> [Brief]: Copy out everything from the record containing "Audi A4 2004 — photo 7" down to the record containing "Vestido fucsia elegante", substituting "image" for "photo" and changing nothing else. Leave the pictures out.

> [Information]:

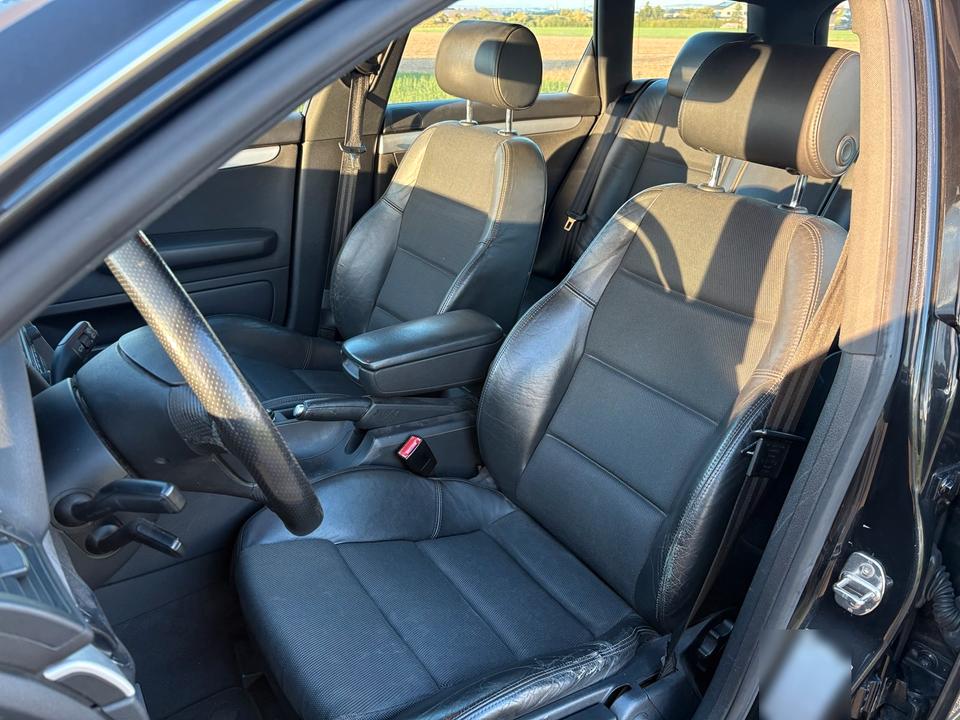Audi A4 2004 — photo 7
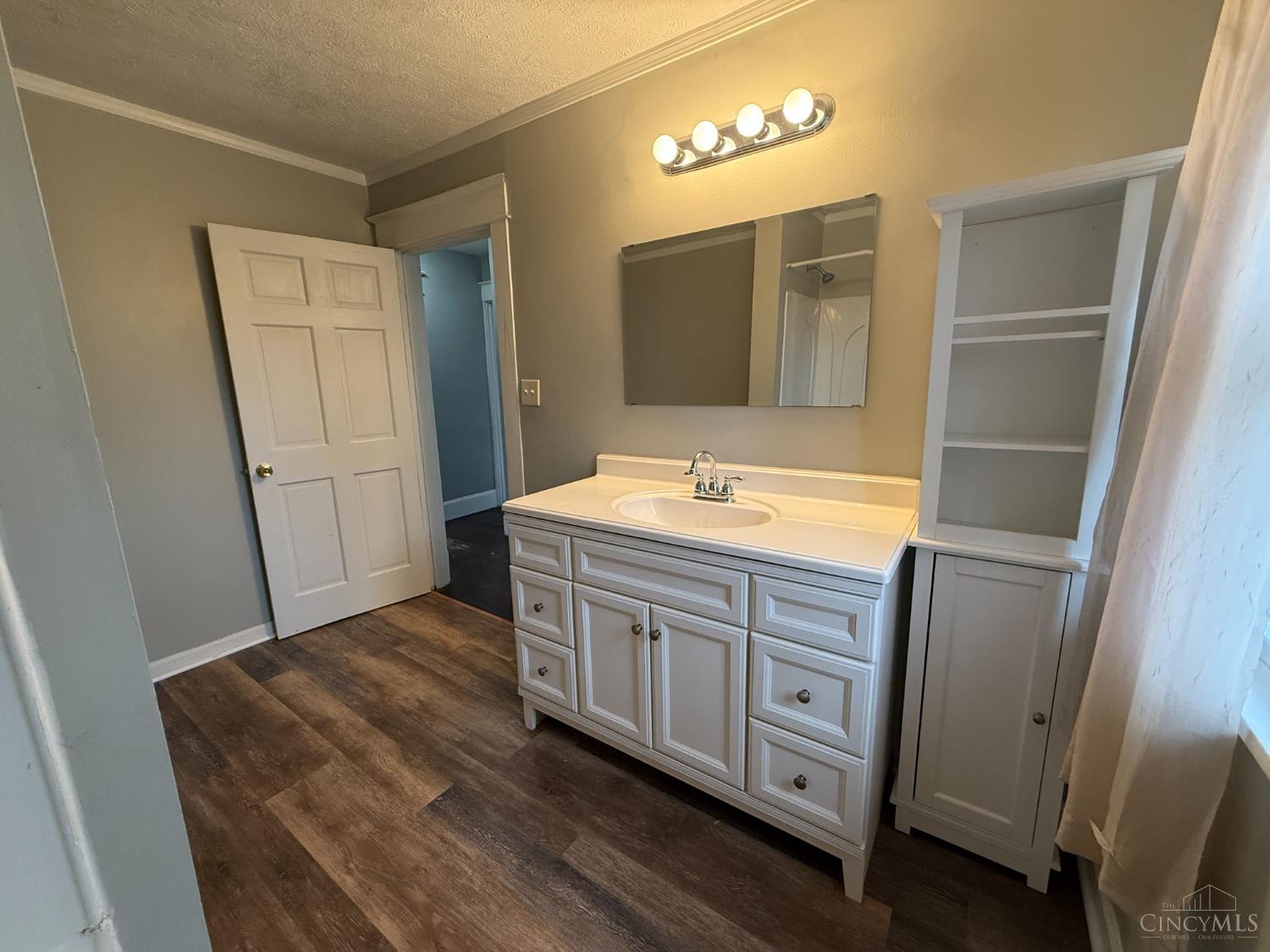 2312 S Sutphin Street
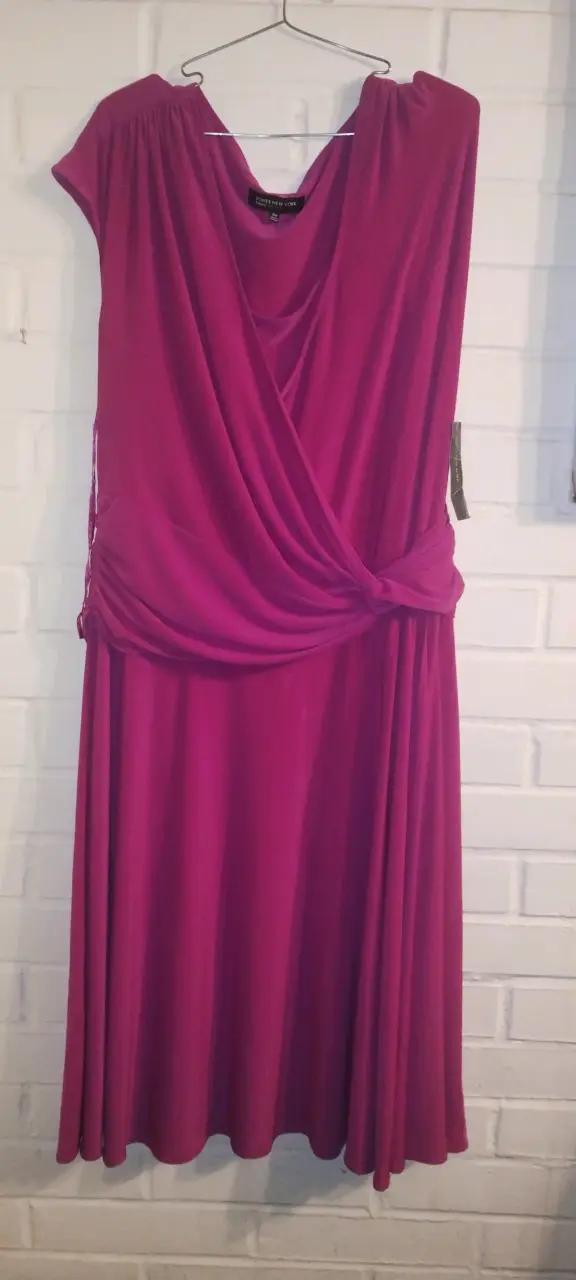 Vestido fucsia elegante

...

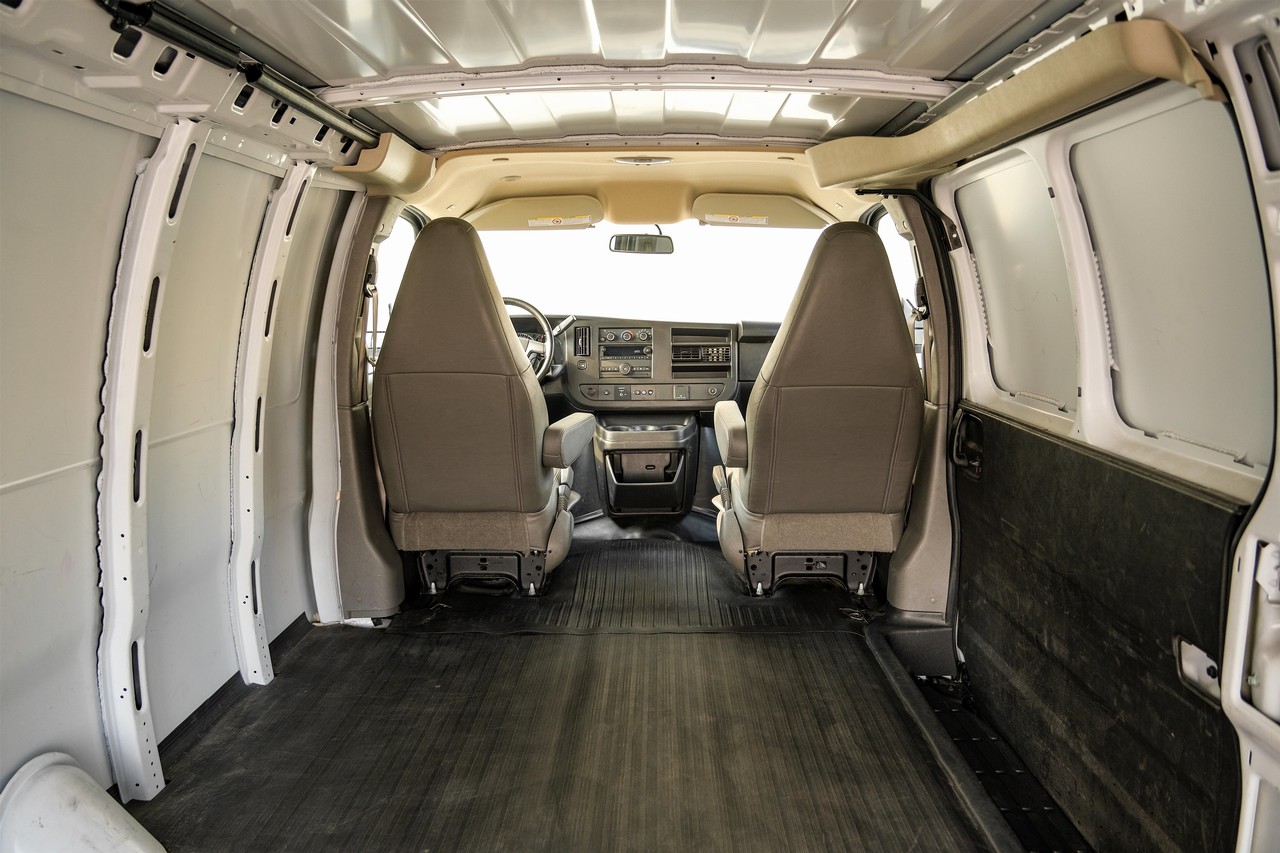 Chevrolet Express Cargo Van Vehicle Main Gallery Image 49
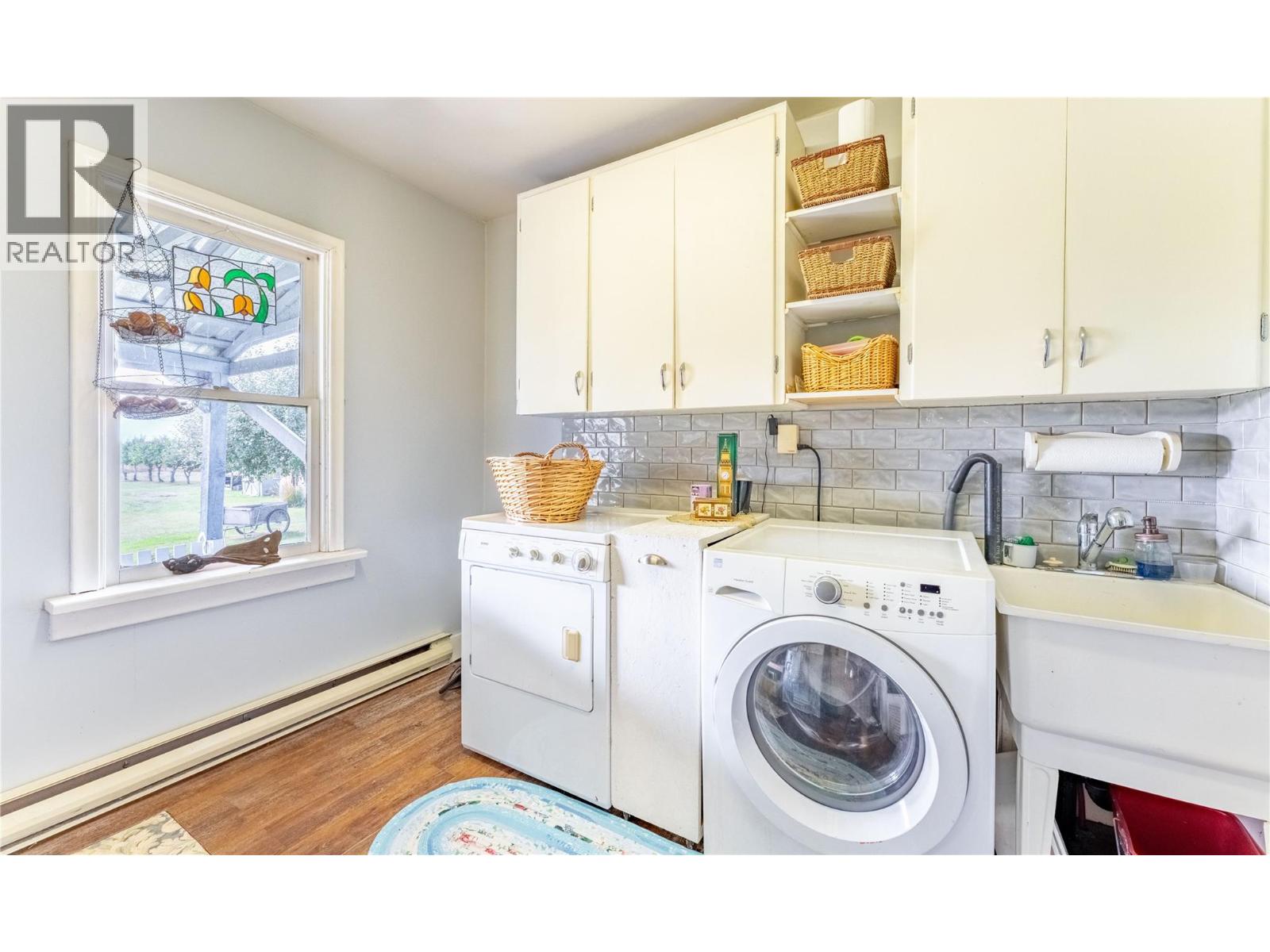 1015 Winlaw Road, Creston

...

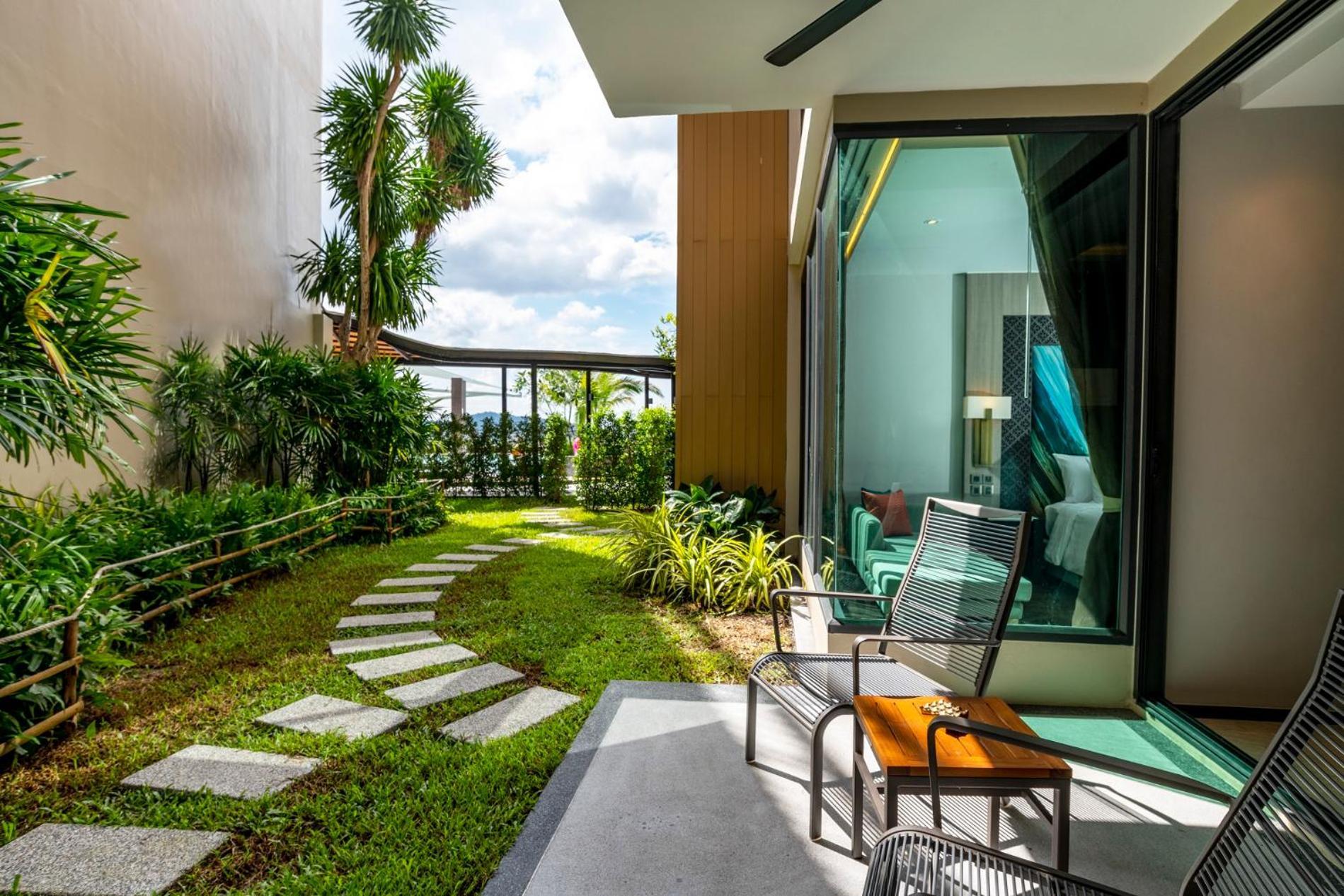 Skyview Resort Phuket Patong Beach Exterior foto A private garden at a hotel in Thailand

> [Solution below]:
Audi A4 2004 — image 7
 2312 S Sutphin Street
 Vestido fucsia elegante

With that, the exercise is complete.